● Problem to work on
In the entries below, the word "United" appears on some lines. Copy each of those lines.

● Data entries
■ ■ ■ ■

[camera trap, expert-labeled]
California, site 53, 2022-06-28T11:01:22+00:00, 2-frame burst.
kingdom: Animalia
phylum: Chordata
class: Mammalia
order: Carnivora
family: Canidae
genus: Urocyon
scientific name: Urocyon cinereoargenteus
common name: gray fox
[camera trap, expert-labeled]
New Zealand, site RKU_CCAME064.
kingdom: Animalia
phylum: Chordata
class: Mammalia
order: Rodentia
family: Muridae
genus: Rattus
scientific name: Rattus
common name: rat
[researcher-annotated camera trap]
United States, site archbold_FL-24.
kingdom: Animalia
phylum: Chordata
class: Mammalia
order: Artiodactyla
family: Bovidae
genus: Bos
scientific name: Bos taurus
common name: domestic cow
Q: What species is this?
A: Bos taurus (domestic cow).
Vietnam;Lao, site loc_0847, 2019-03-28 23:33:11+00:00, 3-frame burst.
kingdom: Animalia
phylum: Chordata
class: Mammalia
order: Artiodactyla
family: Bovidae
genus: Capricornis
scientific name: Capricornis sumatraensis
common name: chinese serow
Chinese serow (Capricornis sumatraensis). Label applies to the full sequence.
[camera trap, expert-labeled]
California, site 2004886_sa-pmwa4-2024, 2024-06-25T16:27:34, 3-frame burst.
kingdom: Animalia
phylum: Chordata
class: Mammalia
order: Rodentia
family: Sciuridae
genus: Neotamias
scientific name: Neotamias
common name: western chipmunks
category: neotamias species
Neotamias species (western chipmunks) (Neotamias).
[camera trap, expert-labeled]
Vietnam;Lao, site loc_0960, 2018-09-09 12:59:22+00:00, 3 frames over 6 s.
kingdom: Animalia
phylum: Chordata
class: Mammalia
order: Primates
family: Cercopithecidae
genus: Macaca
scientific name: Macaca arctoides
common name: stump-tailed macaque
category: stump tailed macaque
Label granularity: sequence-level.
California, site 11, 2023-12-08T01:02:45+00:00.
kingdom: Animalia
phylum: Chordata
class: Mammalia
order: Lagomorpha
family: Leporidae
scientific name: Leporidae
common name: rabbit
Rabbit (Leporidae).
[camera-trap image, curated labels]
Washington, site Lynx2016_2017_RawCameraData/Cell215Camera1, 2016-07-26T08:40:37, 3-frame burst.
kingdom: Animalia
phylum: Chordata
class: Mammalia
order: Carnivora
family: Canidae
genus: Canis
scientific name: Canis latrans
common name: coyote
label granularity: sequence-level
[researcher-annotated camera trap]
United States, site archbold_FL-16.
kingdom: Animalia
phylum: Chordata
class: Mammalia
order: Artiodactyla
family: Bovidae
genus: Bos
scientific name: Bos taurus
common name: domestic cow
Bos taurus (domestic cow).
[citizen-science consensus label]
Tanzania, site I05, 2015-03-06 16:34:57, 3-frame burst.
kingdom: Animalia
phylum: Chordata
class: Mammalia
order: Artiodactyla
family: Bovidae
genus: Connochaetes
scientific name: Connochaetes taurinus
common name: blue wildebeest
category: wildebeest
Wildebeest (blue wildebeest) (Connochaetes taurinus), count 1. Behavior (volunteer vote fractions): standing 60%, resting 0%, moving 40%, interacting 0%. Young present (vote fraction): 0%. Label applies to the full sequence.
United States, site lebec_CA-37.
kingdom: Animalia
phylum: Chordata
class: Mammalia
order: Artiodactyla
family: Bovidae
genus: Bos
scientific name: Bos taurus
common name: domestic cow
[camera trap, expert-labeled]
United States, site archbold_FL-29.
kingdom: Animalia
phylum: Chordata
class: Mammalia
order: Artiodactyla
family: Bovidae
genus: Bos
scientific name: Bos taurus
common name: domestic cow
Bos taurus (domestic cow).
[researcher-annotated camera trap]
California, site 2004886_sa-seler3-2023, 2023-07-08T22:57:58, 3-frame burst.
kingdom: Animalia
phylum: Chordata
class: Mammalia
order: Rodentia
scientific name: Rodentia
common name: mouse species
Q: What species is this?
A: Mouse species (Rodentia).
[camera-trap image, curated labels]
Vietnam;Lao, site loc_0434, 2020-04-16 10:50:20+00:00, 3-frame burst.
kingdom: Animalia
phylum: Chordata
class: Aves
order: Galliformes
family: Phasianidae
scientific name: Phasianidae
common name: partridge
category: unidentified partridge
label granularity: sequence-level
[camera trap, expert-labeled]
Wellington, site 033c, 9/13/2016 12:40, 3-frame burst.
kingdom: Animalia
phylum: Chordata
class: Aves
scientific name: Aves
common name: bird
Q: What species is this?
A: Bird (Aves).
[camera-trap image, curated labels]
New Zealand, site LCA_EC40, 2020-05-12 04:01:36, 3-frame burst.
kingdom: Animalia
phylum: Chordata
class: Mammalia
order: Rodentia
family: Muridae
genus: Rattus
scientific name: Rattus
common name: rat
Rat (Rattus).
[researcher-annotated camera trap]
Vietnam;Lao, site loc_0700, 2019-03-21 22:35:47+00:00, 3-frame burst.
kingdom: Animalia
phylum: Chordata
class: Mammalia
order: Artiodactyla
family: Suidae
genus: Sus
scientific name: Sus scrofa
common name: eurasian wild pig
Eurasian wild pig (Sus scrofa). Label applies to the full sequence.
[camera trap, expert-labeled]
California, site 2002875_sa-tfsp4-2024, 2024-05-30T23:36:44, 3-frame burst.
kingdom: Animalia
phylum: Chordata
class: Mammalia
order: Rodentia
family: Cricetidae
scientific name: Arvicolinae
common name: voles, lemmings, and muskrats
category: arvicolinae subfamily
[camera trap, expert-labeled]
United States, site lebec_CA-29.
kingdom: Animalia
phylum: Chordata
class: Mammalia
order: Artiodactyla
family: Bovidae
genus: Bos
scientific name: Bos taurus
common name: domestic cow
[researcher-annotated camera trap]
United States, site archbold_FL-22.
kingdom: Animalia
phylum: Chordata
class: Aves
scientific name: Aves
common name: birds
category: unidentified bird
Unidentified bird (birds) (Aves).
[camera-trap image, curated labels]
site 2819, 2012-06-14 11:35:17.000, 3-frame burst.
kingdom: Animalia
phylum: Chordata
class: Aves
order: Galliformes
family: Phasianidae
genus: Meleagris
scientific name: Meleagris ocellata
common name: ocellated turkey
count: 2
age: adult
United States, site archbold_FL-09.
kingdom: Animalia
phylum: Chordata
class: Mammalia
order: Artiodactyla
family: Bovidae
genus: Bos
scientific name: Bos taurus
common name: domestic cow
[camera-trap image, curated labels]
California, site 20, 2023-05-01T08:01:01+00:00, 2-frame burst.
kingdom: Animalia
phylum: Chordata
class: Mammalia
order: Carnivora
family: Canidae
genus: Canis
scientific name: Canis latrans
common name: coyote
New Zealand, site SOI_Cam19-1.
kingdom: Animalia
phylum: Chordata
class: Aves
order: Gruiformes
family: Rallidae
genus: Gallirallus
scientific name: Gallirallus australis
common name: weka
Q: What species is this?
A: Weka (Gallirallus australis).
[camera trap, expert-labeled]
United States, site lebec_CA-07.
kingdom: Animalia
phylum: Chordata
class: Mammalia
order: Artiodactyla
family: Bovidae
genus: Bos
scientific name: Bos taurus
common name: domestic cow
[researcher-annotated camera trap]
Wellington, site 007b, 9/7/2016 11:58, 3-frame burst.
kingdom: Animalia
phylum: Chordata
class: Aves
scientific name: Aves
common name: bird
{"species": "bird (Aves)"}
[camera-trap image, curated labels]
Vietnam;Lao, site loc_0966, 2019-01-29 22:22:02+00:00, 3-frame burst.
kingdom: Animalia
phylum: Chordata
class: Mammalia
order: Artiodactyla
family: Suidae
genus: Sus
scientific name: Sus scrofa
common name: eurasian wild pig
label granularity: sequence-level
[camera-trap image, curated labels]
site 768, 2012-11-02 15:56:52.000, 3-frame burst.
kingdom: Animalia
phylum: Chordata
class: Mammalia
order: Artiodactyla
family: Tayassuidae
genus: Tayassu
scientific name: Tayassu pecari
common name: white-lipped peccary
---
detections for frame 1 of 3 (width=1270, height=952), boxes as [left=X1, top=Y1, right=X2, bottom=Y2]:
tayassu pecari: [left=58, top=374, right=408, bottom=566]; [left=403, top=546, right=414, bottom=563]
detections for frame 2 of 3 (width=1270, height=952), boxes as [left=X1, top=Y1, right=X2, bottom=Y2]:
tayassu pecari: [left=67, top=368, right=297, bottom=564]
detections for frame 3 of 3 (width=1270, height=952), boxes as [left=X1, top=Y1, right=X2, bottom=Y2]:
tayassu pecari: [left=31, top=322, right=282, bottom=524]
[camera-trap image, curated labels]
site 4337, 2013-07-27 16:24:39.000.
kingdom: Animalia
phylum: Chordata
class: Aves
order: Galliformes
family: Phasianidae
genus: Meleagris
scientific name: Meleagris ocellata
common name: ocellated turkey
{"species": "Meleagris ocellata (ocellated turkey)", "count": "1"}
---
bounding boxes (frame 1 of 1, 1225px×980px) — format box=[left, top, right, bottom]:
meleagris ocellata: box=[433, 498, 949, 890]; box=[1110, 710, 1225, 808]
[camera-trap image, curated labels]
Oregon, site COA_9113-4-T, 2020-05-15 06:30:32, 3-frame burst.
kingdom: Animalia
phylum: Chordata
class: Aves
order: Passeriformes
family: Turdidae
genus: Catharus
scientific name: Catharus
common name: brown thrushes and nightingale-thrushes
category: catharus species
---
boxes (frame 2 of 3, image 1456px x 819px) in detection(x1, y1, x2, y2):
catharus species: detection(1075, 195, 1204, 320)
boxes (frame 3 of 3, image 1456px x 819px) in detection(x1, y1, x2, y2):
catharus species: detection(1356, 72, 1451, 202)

■ ■ ■ ■

● Result
United States, site archbold_FL-24.
United States, site archbold_FL-16.
United States, site lebec_CA-37.
United States, site archbold_FL-29.
United States, site lebec_CA-29.
United States, site archbold_FL-22.
United States, site archbold_FL-09.
United States, site lebec_CA-07.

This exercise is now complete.